Veri e propri predestinati, invariabilmente gli stessi, che si autoattribuiscono l’investitura di interpreti del progresso e delle sue necessità storiche. E poi l’indole autocelebrativa generazionale, in un panorama in cui cambiano i meriti di cui vantarsi ma non chi li rivendica per sé. Quella dell’autocelebrazione, del resto, è una necessità congenita per sostenere un ruolo la cui legittimità, se valutata sulla base dei risultati conseguiti o dell’aderenza a valori o aspirazioni davvero avvertiti nel paese, farebbe acqua da tutte le parti. Dalla necessità identitaria, precisamente quella di sentirsi la parte migliore del paese, alla presenza di qualcuno, sufficientemente potente e ascoltato, che insorga ogni volta che un vento di modernizzazione prende a solcare la società mettendo in discussione privilegi generazionali che è vitale poter spacciare per diritti, sorvolando sul fatto che sono diritti strani, diritti che non spettano a tutti. Il passato, e le forze sociali che in una delle sue fasi più fosche sono prevalse, si sforza di ipotecare il presente e il futuro.

È soltanto così che si spiega l’avvilente fissità in cui una generazione continua a specchiarsi, e il resto del paese a dibattersi, senza trovare vie d’uscita: semplicemente la modernizzazione contrasta con gli interessi di una classe e, perciò, dei suoi aedi e portabandiera.

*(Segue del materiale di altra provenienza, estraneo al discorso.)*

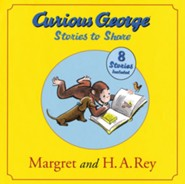 Curious George Stories to Share  -     By: H.A. Rey, Margret Rey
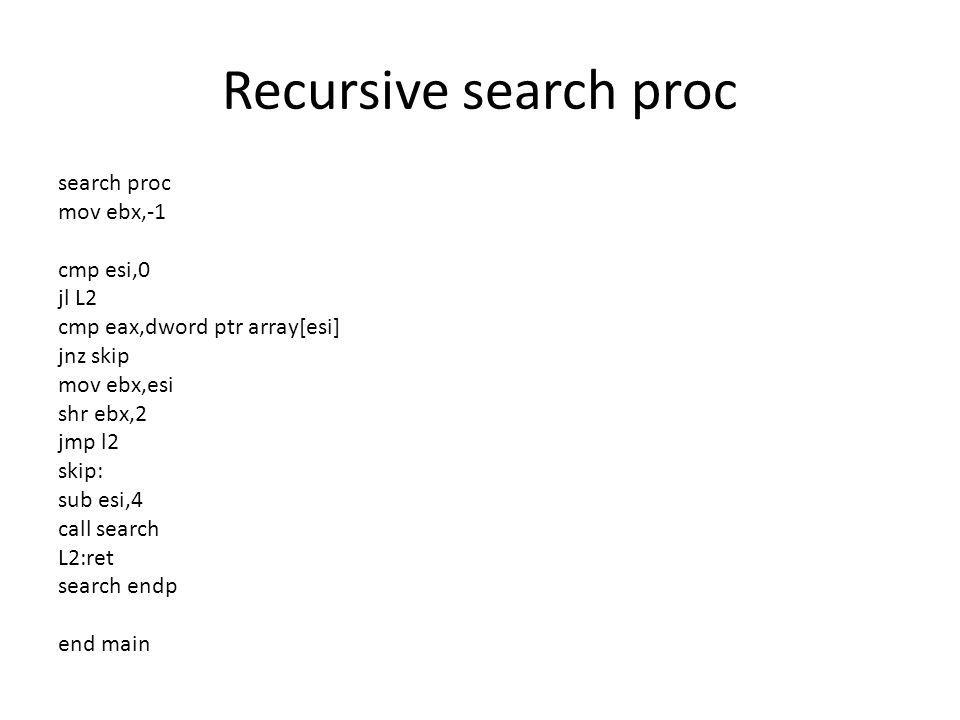 Recursive search proc search proc mov ebx,-1 cmp esi,0 jl L2 cmp eax,dword ptr array[esi] jnz skip mov ebx,esi shr ebx,2 jmp l2 skip: sub esi,4 call search L2:ret search endp end main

Una generazione che ha goduto e gode di un livello di spesa pubblica incredibilmente elevato e responsabile del terzo debito pubblico del mondo, nato proprio in quegli anni, a dispetto di qualunque luogo comune interessato che ne colloca la genesi al decennio successivo; che ha preteso e ottenuto tutele lavoristiche sconosciute ai suoi padri e, proprio a causa dell’ostinazione a volerle a dispetto di qualunque mutamento produttivo, anche ai suoi figli; che va in pensione prima e meglio di loro; che ha voluto e seguita a difendere un welfare ritagliato su un mondo che non esiste più; che ha invaso il pubblico impiego, trasformato in ammortizzatore sociale, a scapito della qualità dei servizi pubblici, a cominciare da scuola e università; che fa di un conservatorismo istituzionale esasperato la sua bandiera, idolatra l’assetto costituzionale e partitico postbellico, assumendosi meriti che spettano, semmai, ai suoi padri, e nel quale scorge una necessità vitale: quella della paralisi decisionale, vero e proprio ossigeno per chi ha tutto l’interesse a conservare un esistente che la favorisce e vede perciò con terrore qualunque riforma, e anche la semplice possibilità di farla; occupa, infine, l’immaginario collettivo, grazie al dominio dell’industria culturale, infliggendoci i suoi gusti, i suoi tic intellettuali, le sue canzoni, i suoi libri, i suoi film, strumenti apparentemente innocui ma utili, anche loro, a ottenere lo scopo di spacciare per il bene di tutti ciò che rimane l’interesse di alcuni.

Ed è, in definitiva, proprio questa la ragione per cui gli anni Settanta non riescono in nessun modo a passare: la celebrazione immeritata di un decennio passato si traduce nell’estetica del veto presente, e raccontare che quel mondo era perfetto serve a farlo durare più a lungo, insieme alle gerarchie sociali che vi sono sorte, agli interessi che lo hanno percorso, alle forze economiche e sociali che lo hanno dominato e che, a dispetto di ogni evoluzione storica, vorrebbero continuare a egemonizzare il presente.

Non vi è, da un trentennio, istanza di modernizzazione che non si sia dovuta scontrare con la resistenza strenua della generazione degli anni Settanta: la grande riforma istituzionale di Craxi, il referendum sulla scala mobile, un numero di interventi sulla previdenza del quale è ormai difficile tenere il conto, una quantità se possibile ancora più elevata di tentativi di riforma della scuola e dell’università, ripetuti disegni di adeguamento del mercato del lavoro, sforzi di risanamento dei conti pubblici che si infrangono sistematicamente contro le stesse resistenze corporative.